Going from the line that contains "Q: What species is this?" to the last line of the material below, repeat every line exactly.

========================================================================

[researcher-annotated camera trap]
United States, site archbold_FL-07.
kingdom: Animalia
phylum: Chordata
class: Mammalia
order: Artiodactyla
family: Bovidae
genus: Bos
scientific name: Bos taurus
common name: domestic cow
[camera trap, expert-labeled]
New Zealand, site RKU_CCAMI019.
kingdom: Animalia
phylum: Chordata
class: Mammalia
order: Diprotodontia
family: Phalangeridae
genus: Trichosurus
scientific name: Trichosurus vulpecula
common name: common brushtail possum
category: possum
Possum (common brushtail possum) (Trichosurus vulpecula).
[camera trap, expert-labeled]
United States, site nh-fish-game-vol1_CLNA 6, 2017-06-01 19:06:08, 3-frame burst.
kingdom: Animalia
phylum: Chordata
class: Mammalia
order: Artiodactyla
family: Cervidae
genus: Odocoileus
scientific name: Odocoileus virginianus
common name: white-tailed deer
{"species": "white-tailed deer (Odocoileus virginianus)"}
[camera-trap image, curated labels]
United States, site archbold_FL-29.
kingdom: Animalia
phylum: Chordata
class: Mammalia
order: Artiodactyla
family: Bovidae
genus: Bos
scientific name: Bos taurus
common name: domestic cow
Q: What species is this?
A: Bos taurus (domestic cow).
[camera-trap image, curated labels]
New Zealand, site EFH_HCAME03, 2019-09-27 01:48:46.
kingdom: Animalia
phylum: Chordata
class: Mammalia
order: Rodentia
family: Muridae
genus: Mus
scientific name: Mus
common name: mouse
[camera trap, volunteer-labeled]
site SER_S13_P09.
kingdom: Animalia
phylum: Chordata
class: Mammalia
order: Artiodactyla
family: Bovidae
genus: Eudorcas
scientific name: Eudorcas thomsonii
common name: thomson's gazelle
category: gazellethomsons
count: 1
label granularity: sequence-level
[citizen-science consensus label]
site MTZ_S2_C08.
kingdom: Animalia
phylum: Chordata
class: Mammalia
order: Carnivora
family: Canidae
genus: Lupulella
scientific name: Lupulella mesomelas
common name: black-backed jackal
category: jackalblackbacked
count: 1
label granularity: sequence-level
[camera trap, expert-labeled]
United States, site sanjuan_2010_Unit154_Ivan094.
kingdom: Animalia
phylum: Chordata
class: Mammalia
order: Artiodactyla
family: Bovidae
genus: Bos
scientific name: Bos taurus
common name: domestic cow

========================================================================

EXERCISE OUTPUT:
Q: What species is this?
A: Bos taurus (domestic cow).
[camera-trap image, curated labels]
New Zealand, site EFH_HCAME03, 2019-09-27 01:48:46.
kingdom: Animalia
phylum: Chordata
class: Mammalia
order: Rodentia
family: Muridae
genus: Mus
scientific name: Mus
common name: mouse
[camera trap, volunteer-labeled]
site SER_S13_P09.
kingdom: Animalia
phylum: Chordata
class: Mammalia
order: Artiodactyla
family: Bovidae
genus: Eudorcas
scientific name: Eudorcas thomsonii
common name: thomson's gazelle
category: gazellethomsons
count: 1
label granularity: sequence-level
[citizen-science consensus label]
site MTZ_S2_C08.
kingdom: Animalia
phylum: Chordata
class: Mammalia
order: Carnivora
family: Canidae
genus: Lupulella
scientific name: Lupulella mesomelas
common name: black-backed jackal
category: jackalblackbacked
count: 1
label granularity: sequence-level
[camera trap, expert-labeled]
United States, site sanjuan_2010_Unit154_Ivan094.
kingdom: Animalia
phylum: Chordata
class: Mammalia
order: Artiodactyla
family: Bovidae
genus: Bos
scientific name: Bos taurus
common name: domestic cow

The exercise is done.